◆ **Problems**:
a – Write out the part of the guide on creating a dataset from "A dataset, which" down to "a new dataset.".
b – Mark each statement below yes or no according to the guide on creating a dataset, and quote the words of the guide that settle it.
(i) An imported dataset is created during the dataflow setting process.
(ii) The + Generate new dataset button sits on the upper right of the dataset page.
(iii) A wrangled dataset is a source data entity before transformation rules are applied.
c – In the guide on creating a dataset, list in order every level of the menu path given for reaching the Dataflow menu.

Create a dataset

A dataset, which is the basic unit of data preparation, refers to an entity subject to data operations. Datasets are either imported datasets and wrangled datasets.

  • Imported Dataset: A source data entity before the implementation of transformation rules

  • Wrangled dataset: A data entity subject to analysis following the implementation of transformation rules

A wrangled dataset is created during the dataflow setting process, which defines transformation rules, while an imported dataset is created during this dataset creation procedure.

The Dataflow menu can be accessed under MANAGEMENT > Data Preparation > Dataset on the left-hand panel of the main screen.

../../_images/create_a_dataset_1.png

Next, on the upper right of the dataset page, click the + Generate new dataset button to create a new dataset.

../../_images/create_a_dataset_2.png

In the dataset creation page, select the dataset type.

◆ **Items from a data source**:

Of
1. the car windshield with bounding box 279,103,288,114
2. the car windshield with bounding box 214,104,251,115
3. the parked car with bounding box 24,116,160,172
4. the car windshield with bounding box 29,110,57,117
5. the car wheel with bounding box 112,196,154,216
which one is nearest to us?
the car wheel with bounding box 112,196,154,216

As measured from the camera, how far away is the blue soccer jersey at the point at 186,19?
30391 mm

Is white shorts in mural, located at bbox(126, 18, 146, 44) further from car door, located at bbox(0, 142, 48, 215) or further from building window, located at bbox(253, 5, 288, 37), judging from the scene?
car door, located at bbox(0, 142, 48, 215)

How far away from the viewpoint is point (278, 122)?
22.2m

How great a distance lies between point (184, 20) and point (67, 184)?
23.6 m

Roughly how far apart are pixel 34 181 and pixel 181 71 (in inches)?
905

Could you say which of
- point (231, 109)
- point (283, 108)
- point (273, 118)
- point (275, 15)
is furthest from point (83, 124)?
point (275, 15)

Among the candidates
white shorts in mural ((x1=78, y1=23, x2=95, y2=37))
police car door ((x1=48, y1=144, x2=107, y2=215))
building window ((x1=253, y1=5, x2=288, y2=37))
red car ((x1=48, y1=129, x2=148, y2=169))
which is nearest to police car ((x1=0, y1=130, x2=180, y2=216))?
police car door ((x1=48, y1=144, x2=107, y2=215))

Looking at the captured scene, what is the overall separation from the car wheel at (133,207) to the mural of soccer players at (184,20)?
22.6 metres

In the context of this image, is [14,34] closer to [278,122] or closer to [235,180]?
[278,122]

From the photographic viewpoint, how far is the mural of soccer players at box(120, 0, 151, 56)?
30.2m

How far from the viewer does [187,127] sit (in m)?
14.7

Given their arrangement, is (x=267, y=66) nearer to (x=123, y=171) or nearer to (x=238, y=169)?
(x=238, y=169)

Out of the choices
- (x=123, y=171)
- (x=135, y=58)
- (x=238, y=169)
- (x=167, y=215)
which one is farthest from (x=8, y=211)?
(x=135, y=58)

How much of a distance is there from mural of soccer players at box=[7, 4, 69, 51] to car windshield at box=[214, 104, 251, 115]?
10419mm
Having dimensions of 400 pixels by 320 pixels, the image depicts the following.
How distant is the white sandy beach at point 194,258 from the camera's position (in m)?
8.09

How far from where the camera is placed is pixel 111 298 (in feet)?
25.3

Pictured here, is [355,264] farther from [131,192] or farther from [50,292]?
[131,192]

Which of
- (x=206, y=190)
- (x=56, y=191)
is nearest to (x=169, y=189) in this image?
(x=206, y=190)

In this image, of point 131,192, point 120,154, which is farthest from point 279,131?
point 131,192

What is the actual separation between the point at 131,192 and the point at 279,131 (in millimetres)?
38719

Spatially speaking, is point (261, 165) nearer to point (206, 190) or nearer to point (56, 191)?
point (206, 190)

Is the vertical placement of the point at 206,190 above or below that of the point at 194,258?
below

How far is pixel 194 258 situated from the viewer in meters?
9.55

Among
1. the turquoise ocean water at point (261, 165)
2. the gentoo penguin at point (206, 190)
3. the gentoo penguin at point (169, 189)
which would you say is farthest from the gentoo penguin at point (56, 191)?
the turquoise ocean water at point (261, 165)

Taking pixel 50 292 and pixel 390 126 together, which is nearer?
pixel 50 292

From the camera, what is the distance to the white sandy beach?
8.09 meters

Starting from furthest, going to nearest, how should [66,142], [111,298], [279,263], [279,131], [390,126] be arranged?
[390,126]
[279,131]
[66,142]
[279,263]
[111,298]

◆ **Answers to the exercises**:
a –
A dataset, which is the basic unit of data preparation, refers to an entity subject to data operations. Datasets are either imported datasets and wrangled datasets.

  • Imported Dataset: A source data entity before the implementation of transformation rules

  • Wrangled dataset: A data entity subject to analysis following the implementation of transformation rules

A wrangled dataset is created during the dataflow setting process, which defines transformation rules, while an imported dataset is created during this dataset creation procedure.

The Dataflow menu can be accessed under MANAGEMENT > Data Preparation > Dataset on the left-hand panel of the main screen.

../../_images/create_a_dataset_1.png

Next, on the upper right of the dataset page, click the + Generate new dataset button to create a new dataset.

b –
(i) No: "A wrangled dataset is created during the dataflow setting process, which defines transformation rules, while an imported dataset is created during this dataset creation procedure."
(ii) Yes: "on the upper right of the dataset page, click the + Generate new dataset button"
(iii) No: "Wrangled dataset: A data entity subject to analysis following the implementation of transformation rules"

c –
MANAGEMENT
Data Preparation
Dataset